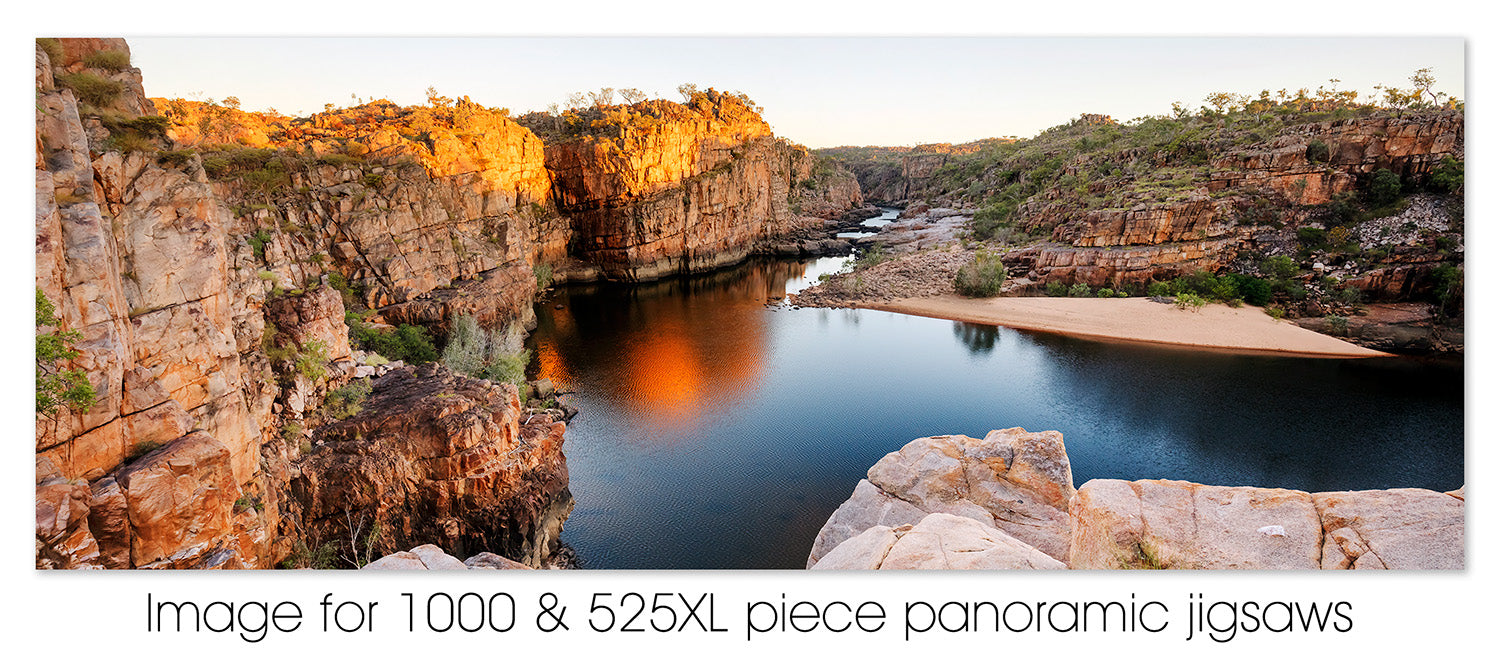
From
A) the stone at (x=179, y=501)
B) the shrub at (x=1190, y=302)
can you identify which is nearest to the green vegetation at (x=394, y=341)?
the stone at (x=179, y=501)

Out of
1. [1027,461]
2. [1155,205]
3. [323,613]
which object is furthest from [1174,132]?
[323,613]

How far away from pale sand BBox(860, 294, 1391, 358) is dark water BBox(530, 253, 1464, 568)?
1.03m

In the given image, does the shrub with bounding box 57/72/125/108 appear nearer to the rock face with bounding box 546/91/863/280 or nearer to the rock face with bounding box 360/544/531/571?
the rock face with bounding box 360/544/531/571

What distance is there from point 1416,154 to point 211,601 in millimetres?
25319

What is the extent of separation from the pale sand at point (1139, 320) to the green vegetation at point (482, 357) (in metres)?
17.6

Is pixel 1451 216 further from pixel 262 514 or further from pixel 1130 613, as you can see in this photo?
pixel 262 514

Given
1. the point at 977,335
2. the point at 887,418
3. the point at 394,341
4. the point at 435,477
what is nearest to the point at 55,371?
the point at 435,477

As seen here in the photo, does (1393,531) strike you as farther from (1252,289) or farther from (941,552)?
(1252,289)

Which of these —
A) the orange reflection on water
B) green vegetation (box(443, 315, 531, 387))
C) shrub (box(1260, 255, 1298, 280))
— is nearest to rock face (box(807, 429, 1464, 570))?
the orange reflection on water

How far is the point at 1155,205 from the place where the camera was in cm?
2850

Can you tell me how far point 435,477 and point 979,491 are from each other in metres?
9.00

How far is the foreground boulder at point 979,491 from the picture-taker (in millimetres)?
8992

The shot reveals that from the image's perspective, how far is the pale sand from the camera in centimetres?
1959

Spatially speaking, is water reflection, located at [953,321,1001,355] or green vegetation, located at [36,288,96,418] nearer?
green vegetation, located at [36,288,96,418]
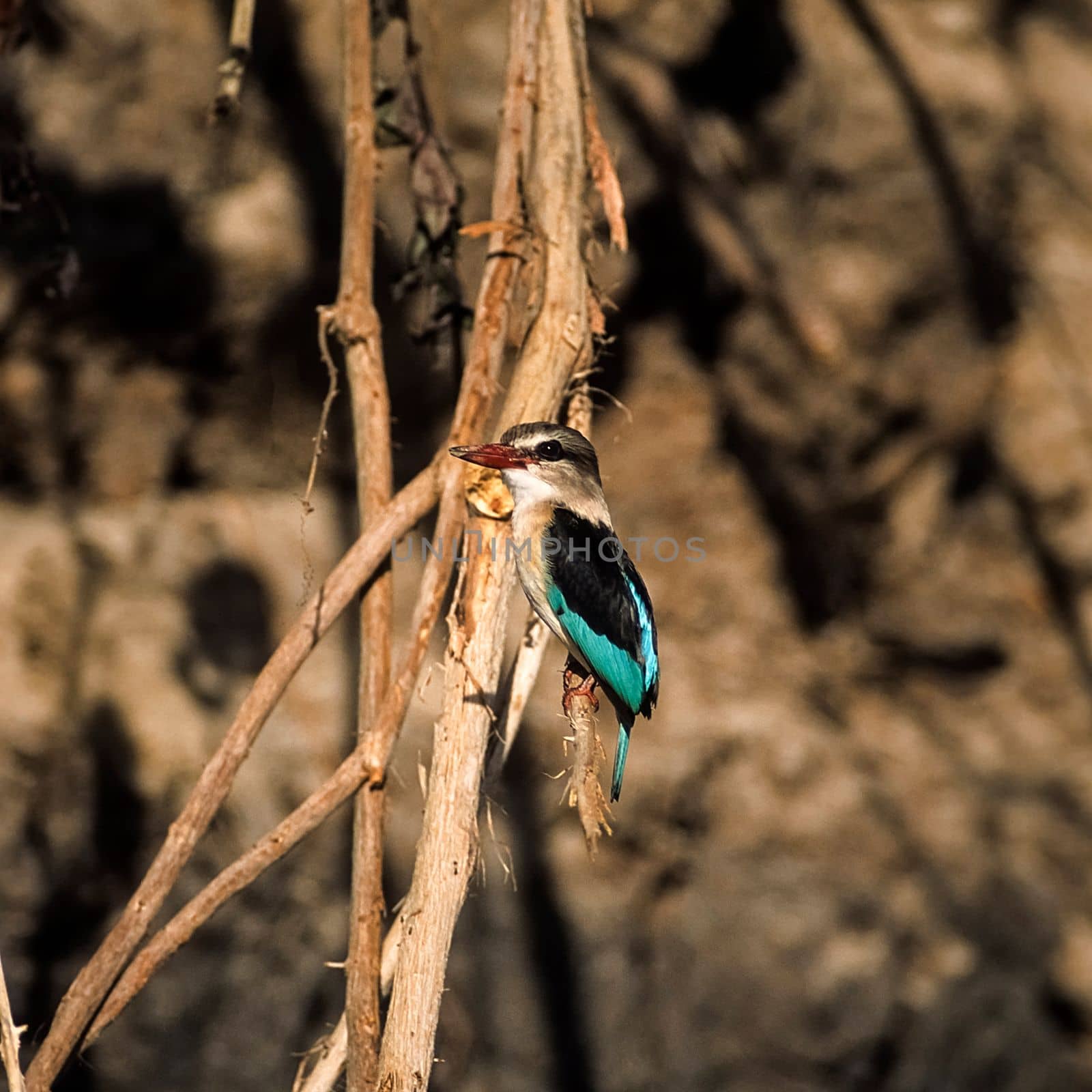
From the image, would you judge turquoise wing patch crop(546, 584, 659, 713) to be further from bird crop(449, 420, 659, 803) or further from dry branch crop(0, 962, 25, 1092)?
dry branch crop(0, 962, 25, 1092)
════
Copy the listing above word for word, from start to finish, leaving out the pictures.

Worked answer
From
A) the stone at (x=179, y=501)
B) the shrub at (x=1190, y=302)
can you identify which is nearest to the green vegetation at (x=394, y=341)?
the stone at (x=179, y=501)

Out of
1. [1027,461]
2. [1155,205]
3. [323,613]
which object is furthest from [1174,132]?
[323,613]

How far away from pale sand BBox(860, 294, 1391, 358) is dark water BBox(530, 253, 1464, 568)?
1.03m

In the given image, does the shrub with bounding box 57/72/125/108 appear nearer to the rock face with bounding box 546/91/863/280 or nearer to the rock face with bounding box 360/544/531/571?
the rock face with bounding box 360/544/531/571

What distance is there from point 1416,154 to point 211,601 in millimetres?
25319

What is the extent of separation from the pale sand at point (1139, 320) to the green vegetation at point (482, 357) (in metres)?
17.6

Is pixel 1451 216 further from pixel 262 514 or further from pixel 1130 613, as you can see in this photo?
pixel 262 514

Given
1. the point at 977,335
2. the point at 887,418
3. the point at 394,341
4. the point at 435,477
what is nearest to the point at 55,371?
the point at 435,477

As seen here in the photo, does (1393,531) strike you as farther from (1252,289) or farther from (941,552)?
(1252,289)

Which of these —
A) the orange reflection on water
B) green vegetation (box(443, 315, 531, 387))
C) shrub (box(1260, 255, 1298, 280))
— is nearest to rock face (box(807, 429, 1464, 570))?
the orange reflection on water

How far is the point at 1155,205 from the place where the camera was in cm?
2850

Can you tell me how far point 435,477 and point 979,491 are from each other in metres?
9.00

How far is the foreground boulder at point 979,491 from the picture-taker (in millimetres)?
8992

The shot reveals that from the image's perspective, how far is the pale sand from the camera in centimetres?
1959

Spatially speaking, is water reflection, located at [953,321,1001,355] or green vegetation, located at [36,288,96,418] nearer?
green vegetation, located at [36,288,96,418]
From the image, would you judge turquoise wing patch crop(546, 584, 659, 713) to be further from bird crop(449, 420, 659, 803) or further from dry branch crop(0, 962, 25, 1092)?
dry branch crop(0, 962, 25, 1092)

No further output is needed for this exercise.